▶ **Material for this task**
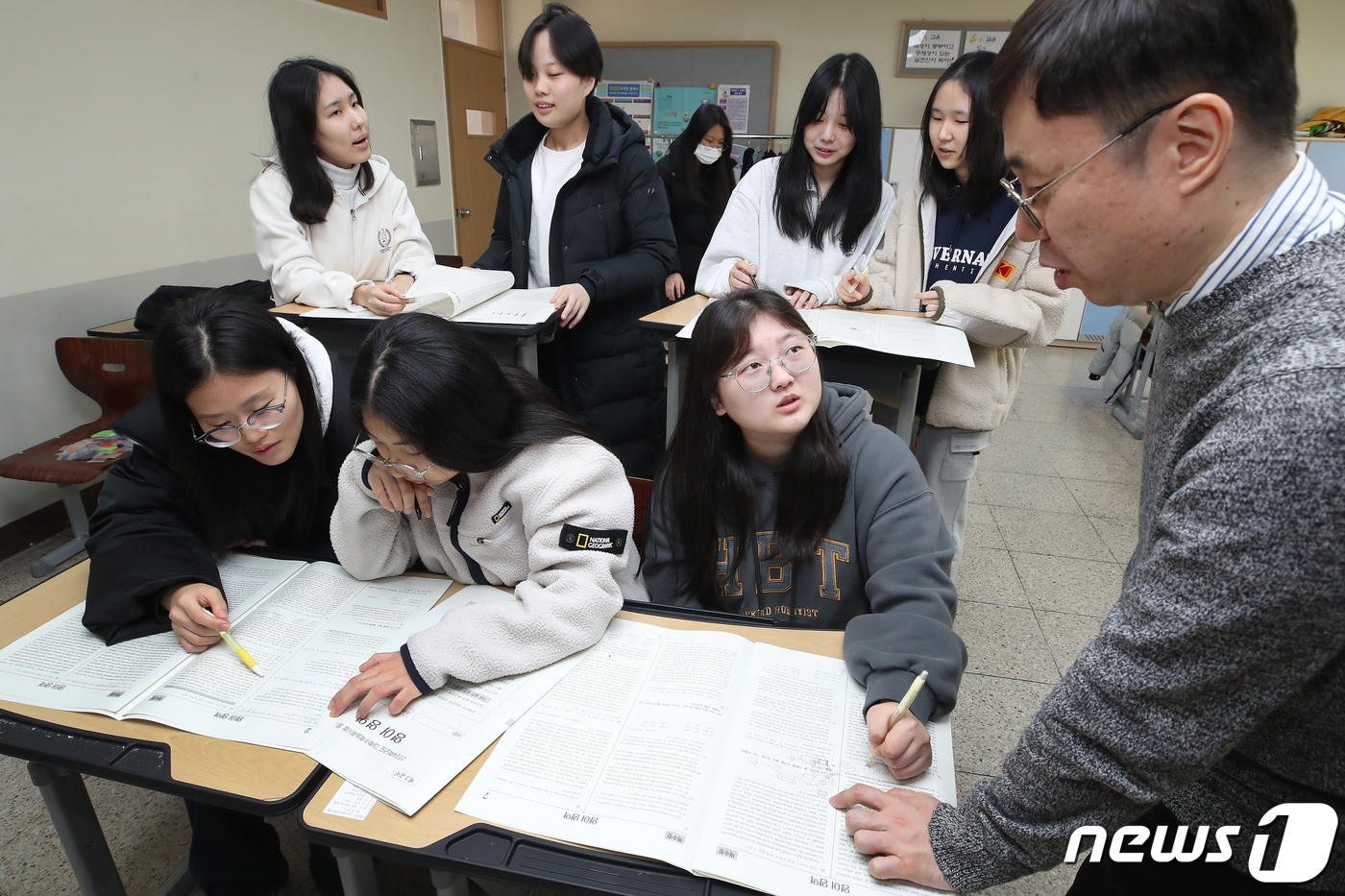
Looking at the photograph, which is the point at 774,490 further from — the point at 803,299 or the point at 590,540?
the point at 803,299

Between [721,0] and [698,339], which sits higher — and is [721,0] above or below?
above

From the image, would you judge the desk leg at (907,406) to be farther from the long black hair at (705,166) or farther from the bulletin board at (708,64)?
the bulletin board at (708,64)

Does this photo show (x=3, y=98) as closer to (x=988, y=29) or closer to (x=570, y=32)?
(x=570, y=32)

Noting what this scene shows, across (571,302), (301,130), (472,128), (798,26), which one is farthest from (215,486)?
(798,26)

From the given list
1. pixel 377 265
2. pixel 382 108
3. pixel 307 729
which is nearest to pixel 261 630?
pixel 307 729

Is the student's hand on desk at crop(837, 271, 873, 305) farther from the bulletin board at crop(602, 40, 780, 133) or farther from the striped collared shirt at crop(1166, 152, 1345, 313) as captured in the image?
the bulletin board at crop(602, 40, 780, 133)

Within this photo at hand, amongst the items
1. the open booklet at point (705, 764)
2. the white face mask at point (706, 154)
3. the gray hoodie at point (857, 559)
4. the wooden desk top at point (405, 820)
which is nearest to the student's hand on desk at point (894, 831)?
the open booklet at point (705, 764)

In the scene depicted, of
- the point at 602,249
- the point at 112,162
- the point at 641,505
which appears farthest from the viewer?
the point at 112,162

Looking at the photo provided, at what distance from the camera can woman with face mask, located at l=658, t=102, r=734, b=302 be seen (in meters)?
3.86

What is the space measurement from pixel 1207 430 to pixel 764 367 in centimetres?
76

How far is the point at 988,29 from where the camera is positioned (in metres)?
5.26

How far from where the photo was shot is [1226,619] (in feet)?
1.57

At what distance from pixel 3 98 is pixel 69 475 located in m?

▶ **Exercise directions**
Copy out all of the lines above word for word, leaving out the pictures.

▶ **Written answer**
Looking at the photograph, which is the point at 774,490 further from — the point at 803,299 or the point at 590,540?
the point at 803,299

Between [721,0] and [698,339], which sits higher — and is [721,0] above or below?
above

From the image, would you judge the desk leg at (907,406) to be farther from the long black hair at (705,166) or farther from the bulletin board at (708,64)?
the bulletin board at (708,64)

Does this photo show (x=3, y=98) as closer to (x=988, y=29) or closer to (x=570, y=32)?
(x=570, y=32)

Noting what this scene shows, across (571,302), (301,130), (472,128), (798,26), which one is farthest from (215,486)?
(798,26)

From the given list
1. pixel 377 265
2. pixel 382 108
3. pixel 307 729
which is nearest to pixel 261 630?
pixel 307 729

Is the student's hand on desk at crop(837, 271, 873, 305) farther from the bulletin board at crop(602, 40, 780, 133) or farther from the striped collared shirt at crop(1166, 152, 1345, 313) as captured in the image?
the bulletin board at crop(602, 40, 780, 133)

Within this photo at hand, amongst the items
1. the open booklet at point (705, 764)
2. the white face mask at point (706, 154)
3. the gray hoodie at point (857, 559)
4. the wooden desk top at point (405, 820)
which is nearest to the student's hand on desk at point (894, 831)?
the open booklet at point (705, 764)

In the scene depicted, of
- the point at 602,249
- the point at 112,162
- the point at 641,505
which appears farthest from the viewer?
the point at 112,162

Looking at the photo provided, at what distance from the camera can woman with face mask, located at l=658, t=102, r=734, b=302 be seen (in meters)?
3.86

What is the space measurement from pixel 1207 430 to pixel 764 367 in centimetres?
76

How far is the point at 988,29 from where the camera is positioned (in metres)?
5.26

How far from where the photo was shot is [1226,619] (in feet)?
1.57

At what distance from pixel 3 98 is pixel 69 475 located in m?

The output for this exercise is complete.